May 22, 2025
For Immediate Release

Important New Analysis as Congress Undertakes Revisions to Title IV
New Report Analyzes GI Bill Lessons for Higher Education Oversight

Washington, DC – As the U.S. Senate Committee on Health, Education, Labor & Pensions begins work on its Higher Education Act (HEA) amendments for the budget reconciliation bill, Veterans Education Success is releasing an analysis of lessons for HEA from the GI Bill context: “Lessons for Title IV from an Analysis of GI Bill Outcomes.”

“Drawing on a series of groundbreaking multiagency Census Bureau analyses and multiple case studies, this report demonstrates that, without robust quality assurance and oversight, federal postsecondary benefits are too easily lost to predatory and subpar providers,” explained Barmak Nassirian, Vice President for Higher Education Policy. “Because the GI Bill relies heavily on the Department of Education’s gatekeeping and institutional accountability functions, the findings of this report apply even more forcefully to the billions of dollars distributed by the Department of Education’s federal student aid programs.”

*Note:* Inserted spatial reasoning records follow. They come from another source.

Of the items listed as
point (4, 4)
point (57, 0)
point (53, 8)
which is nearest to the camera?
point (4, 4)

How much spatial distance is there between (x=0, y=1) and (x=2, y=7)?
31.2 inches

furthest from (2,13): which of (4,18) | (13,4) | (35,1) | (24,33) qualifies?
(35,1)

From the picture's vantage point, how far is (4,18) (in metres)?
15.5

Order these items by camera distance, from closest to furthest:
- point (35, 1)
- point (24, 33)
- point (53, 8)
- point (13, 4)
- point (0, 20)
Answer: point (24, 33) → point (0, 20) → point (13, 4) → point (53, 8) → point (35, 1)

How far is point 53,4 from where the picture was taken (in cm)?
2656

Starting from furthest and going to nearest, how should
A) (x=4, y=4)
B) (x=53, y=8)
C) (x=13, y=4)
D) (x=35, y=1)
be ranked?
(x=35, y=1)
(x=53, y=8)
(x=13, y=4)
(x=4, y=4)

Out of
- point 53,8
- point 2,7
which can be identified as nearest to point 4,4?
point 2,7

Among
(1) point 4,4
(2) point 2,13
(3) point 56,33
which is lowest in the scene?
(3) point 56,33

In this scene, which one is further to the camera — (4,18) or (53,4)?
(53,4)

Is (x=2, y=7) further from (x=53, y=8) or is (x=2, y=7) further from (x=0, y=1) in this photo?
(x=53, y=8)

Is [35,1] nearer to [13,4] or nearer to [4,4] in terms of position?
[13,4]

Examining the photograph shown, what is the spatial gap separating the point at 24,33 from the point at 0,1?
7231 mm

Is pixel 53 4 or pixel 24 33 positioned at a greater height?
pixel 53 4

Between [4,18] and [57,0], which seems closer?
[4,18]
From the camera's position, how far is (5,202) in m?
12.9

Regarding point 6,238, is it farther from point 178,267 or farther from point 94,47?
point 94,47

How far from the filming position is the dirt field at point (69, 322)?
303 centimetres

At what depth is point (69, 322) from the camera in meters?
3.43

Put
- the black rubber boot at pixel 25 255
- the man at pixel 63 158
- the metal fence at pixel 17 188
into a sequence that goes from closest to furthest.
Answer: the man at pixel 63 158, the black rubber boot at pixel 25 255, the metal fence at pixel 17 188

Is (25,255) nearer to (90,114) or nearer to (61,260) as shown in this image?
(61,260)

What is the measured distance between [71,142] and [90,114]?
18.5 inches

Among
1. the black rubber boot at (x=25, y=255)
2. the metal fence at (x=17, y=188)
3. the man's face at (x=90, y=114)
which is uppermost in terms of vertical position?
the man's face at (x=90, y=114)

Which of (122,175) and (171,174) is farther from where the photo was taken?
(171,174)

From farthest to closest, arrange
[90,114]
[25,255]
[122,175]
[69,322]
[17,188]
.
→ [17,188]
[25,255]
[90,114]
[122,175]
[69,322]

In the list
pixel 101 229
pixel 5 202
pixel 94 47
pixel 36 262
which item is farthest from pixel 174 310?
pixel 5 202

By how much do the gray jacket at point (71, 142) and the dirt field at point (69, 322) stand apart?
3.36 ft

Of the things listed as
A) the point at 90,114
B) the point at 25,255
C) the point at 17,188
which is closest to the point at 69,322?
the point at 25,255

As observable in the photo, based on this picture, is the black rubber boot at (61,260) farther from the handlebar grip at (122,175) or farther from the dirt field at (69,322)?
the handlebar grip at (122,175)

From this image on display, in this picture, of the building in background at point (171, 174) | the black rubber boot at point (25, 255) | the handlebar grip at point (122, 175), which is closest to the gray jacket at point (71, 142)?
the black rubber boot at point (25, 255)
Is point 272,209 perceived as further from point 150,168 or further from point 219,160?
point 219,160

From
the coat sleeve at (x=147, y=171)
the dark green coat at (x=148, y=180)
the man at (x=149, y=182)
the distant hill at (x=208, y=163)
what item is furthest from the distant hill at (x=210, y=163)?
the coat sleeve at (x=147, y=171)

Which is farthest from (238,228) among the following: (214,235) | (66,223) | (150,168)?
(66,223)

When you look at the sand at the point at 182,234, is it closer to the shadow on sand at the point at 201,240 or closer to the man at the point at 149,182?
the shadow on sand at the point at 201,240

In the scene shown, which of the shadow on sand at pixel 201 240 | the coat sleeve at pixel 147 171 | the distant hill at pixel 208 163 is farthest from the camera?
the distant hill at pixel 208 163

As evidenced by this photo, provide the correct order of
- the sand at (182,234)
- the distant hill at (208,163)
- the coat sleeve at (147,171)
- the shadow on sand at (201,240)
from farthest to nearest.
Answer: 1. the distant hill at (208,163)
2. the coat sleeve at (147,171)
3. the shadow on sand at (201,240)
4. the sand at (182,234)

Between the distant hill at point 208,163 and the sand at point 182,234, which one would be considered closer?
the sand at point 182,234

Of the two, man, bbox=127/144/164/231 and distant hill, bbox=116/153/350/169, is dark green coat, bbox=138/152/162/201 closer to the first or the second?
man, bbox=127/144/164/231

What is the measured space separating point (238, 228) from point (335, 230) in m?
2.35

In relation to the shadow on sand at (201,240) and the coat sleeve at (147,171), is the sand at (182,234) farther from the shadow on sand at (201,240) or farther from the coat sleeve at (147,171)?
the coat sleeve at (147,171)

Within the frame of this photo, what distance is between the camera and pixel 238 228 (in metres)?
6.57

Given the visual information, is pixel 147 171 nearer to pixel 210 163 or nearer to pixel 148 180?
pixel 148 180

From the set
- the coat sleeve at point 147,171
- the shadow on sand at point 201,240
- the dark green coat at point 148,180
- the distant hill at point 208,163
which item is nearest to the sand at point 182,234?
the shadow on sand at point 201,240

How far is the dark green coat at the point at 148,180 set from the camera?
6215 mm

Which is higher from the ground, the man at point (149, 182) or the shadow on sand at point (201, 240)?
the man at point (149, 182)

The analysis released today should be of assistance to Senate HELP Committee members as they re-envision higher education. Nassirian explained, “Regrettably, rather than strengthening the accountability and quality-assurance provisions of the Higher Education Act, the House bill contemplates the elimination of critical safeguards through the budget reconciliation process that is underway.”

Through an examination of findings from the unprecedented, recently concluded, seven-year interagency study of the entire population of enlisted post-9/11 GI Bill beneficiaries, utilizing hitherto unavailable data about their prior qualifications, their journey through the postsecondary system, and their IRS earnings after education, Veterans Education Success’s analysis released today explores the interagency study’s findings on the importance of quality and institutional integrity. Veterans Education Success’s analysis released today concludes that the interagency study is important not only for its findings on the GI Bill student outcomes for 2.7 million American enlisted veterans, but also for its implications for the much larger amounts of federal funding for federal student aid, which has never generated similar data.

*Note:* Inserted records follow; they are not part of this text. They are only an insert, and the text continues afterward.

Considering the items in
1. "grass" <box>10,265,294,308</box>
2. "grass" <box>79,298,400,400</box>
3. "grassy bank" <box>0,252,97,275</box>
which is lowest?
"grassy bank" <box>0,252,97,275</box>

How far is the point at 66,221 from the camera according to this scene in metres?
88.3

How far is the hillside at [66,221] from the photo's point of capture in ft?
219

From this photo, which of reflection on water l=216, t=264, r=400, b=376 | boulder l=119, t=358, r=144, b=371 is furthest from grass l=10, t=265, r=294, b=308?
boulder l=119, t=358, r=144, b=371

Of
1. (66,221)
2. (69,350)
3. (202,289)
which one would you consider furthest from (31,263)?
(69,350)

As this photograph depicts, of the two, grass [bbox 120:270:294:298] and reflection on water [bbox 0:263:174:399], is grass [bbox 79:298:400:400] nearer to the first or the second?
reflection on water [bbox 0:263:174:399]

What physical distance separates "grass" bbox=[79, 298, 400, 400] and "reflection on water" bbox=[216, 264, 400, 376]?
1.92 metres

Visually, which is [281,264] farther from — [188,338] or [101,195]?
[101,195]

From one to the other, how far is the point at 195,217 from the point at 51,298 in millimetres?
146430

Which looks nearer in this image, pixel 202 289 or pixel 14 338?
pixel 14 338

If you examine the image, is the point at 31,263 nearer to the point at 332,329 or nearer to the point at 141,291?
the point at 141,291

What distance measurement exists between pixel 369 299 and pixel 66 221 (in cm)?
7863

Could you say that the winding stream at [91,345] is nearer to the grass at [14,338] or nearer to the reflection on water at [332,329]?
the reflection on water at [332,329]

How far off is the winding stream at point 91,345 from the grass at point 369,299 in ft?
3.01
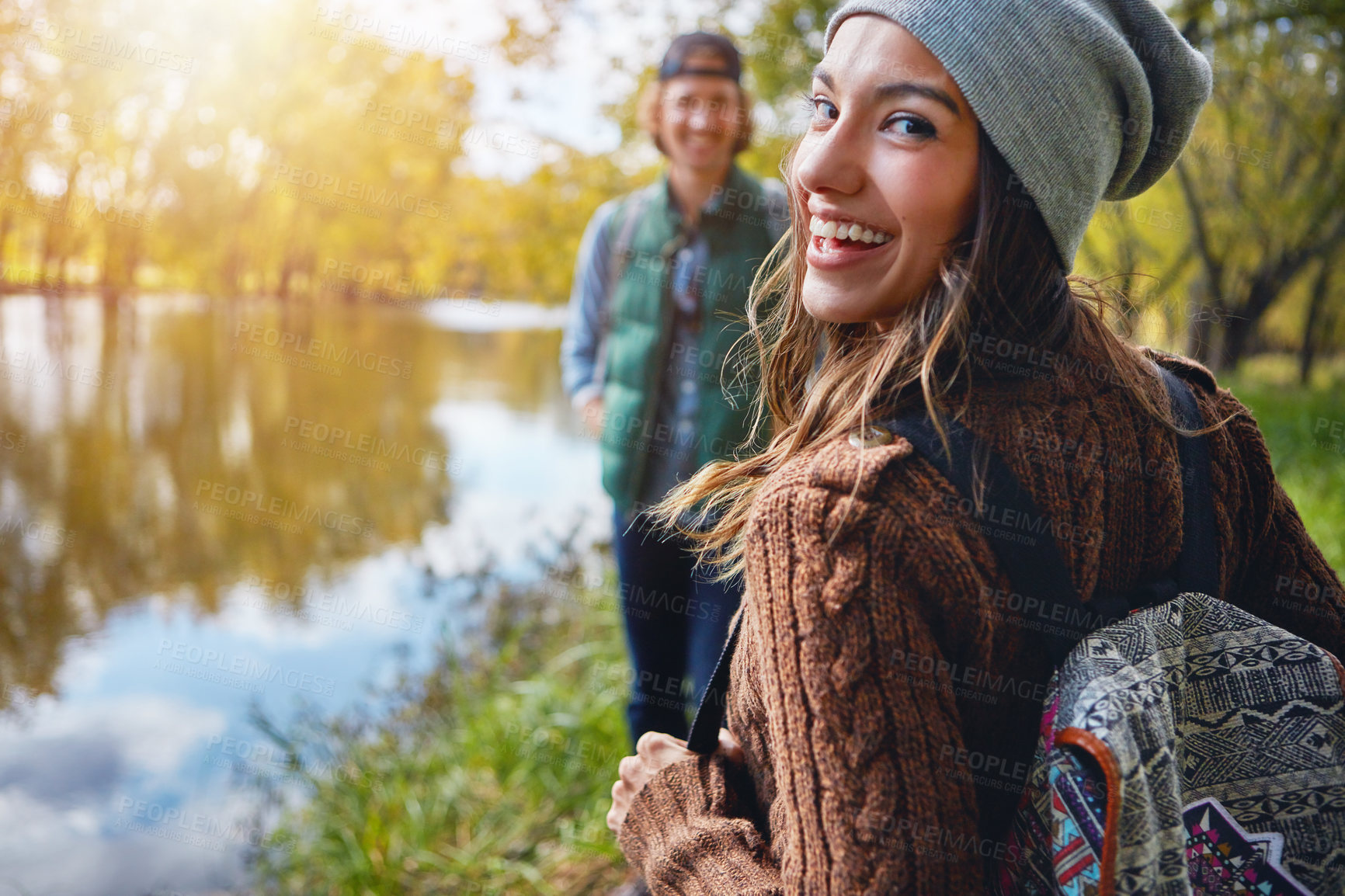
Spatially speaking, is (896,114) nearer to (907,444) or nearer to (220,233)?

The interagency study published six reports (available here) from a team of researchers from the Department of Veterans Affairs, U.S. Census Bureau, and American Institutes for Research (who were embedded as Special Sworn Status employees of the Census Bureau and followed all Census Bureau and IRS laws regarding proper handling of confidential information).  The report drew on IRS earnings data, student records from the National Student Clearinghouse, and information from the U.S. Department of Defense (providing servicemembers’ records of military occupation and service as well as their academic aptitude and preparation test results upon their entry into military service), U.S. Department of Veterans Affairs (multiple sources of records) and the U.S. Census Bureau (providing a plethora of data).

#          #          #

Veterans Education Success is a nonpartisan organization whose mission is to advance higher education success for veterans, service members, and military families and to protect the integrity and promise of the GI Bill and other federal education programs. The organization offers free help, advice, and college and career counseling to servicemembers, veterans, and their survivors and families using federal education benefits and helps them participate in their democracy by engaging with policymakers. Veterans Education Success also provides non-partisan policy expertise to federal and state policymakers and conducts non-partisan research on issues of concern to student veterans.